Indeed, there would be many here you could help.

Yes, Phil Grammar matters.

Usually, I don't trust text with several grammatical and spelling errors. It sends a wrong signal. It is like meeting up at an important meeting at work in a wrinkled shirt and jeans.

I am not a native English speaking individual. But I have been exposed to the English language since I was born.
I was blessed to start learning English at school in 3rd grade. Our national tv network doesn't dub anything. Several years ago, I lived in the US, and English has been my "work language" all the way back since I started working.

I see English or my native language being butchered every day at work, in the news, almost everywhere, just as Alex says in another comment. It saddens me as it doesn't require much effort to get it right. All the tools are available with a click.

People don't seem to care that much anymore about correct spelling and grammar.

An example is a misplaced comma in a contractual text, which can significantly change the meaning of contractual requirements for a product with a considerable impact later, after product delivery. I know from experience.


So true, Roy. I see mistakes everywhere, from journalist headlines (let alone the body of the story) to legal documents.

It does matter to me. It should matter to everyone, but it does not.
Today English is going being butchered at an alarming rate and apparently it is OK with the younger generation.

IDK if that is a good thing or not. For me personally it is not, but I am a dwindling minority.


We should both be encouraged, Alex, by the number of people who have responded positively to this post.

It matters to me! I have seen analyses indicating that poor grammar results in poor conversion rates. For example, within the US, consumers perceive poor grammar as an indication that the author was not a US native and therefore may be less trustworthy (sorry I didn't write this, just read it!). Grammar matters!

I can totally understand that. Even worse is stuff that has obviously been computer translated from a foreign language.

So very true as well!


Very good Phil! In my line of work I always strive to teach my students how to properly understand and then use English grammar correctly.

I am always correct though? The basics of English grammar are easier enough to understand, but when we start diving into the lesser used tenses things can become considerably more complicated.

But... and it pains me to say this, I honestly don't think in this day and age that possessing perfect grammatical skills are so important anymore!

If I happen to come across a certain article when researching or just browsing and there are a lot of glaring basic grammatical errors in the first couple of paragraphs, normally I would roll my eyes, then check out one of the competitions articles.
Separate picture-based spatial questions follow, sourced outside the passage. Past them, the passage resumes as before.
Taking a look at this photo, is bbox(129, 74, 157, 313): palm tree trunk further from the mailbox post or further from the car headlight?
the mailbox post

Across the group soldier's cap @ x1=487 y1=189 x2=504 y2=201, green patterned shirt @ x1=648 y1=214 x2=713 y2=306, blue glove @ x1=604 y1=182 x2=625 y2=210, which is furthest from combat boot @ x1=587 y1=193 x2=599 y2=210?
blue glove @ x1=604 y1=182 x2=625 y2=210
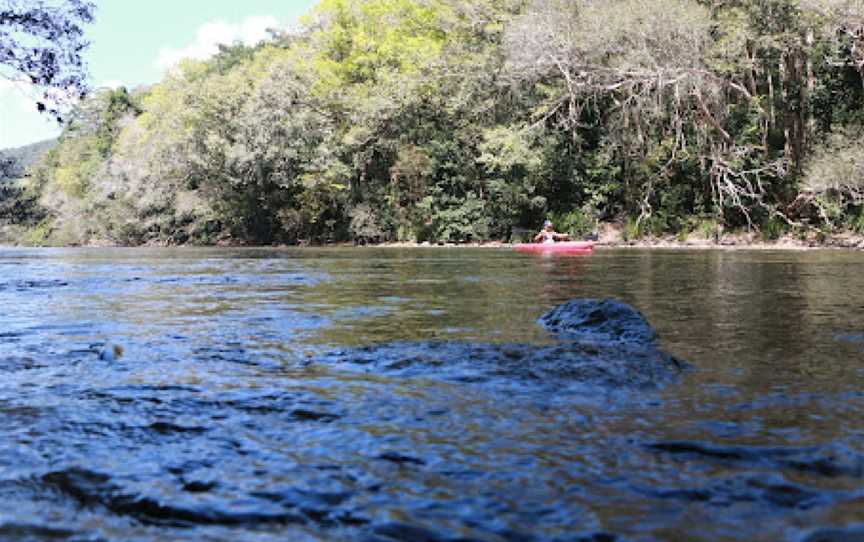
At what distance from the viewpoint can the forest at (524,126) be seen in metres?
27.9

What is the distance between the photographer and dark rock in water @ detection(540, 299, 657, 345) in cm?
662

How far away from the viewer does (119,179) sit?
2213 inches

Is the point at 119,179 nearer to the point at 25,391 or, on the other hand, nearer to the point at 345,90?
the point at 345,90

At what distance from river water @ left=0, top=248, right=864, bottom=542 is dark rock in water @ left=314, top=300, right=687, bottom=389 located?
158mm

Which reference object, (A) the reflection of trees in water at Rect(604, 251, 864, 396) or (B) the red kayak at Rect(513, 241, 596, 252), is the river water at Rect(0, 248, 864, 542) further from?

However, if the article was something I was very interested in, more than likely I would read on as long as I found it useful, intriguing and engaging!

Obviously, I would love to read a perfect piece, which made perfect grammatical sense and has answered all of my questions and more... after all, is this not what we all strive to produce as bloggers?

But no one is perfect (is anything perfect for that matter)? And as we are writing for 10-12 year olds anyway, keeping things simple is always the best policy!

Also, so many are so used to using abbreviations on a daily basis on social media platforms these days, they forget how to use (if they were ever taught to in the beginning) correct grammar!

Saying this (sorry my friend, it has turned into a bit of an essay)! I can forgive the occasional grammatical mistake, but with the tools we have available, they should few and far between!

If one takes their (there, or is it they're) ? Businesses seriously, I do believe that grammar matters at the end of the day!

You must be having a fantastic breakfast now as I hit the hay... have you tried my bacon, egg and asparagus recipe yet??

Take care and catch up soon Phil!

Thanks for this well thought out reply, Nick and I agree with everything you say, except that I'm yet to see a useful, knowledgeable article that's also full of errors. The two don't go hand in hand. However, writing simply is important as getting your knowledge across is what matters in the end.

I haven't yet tried your breakfast recipe, I'm afraid.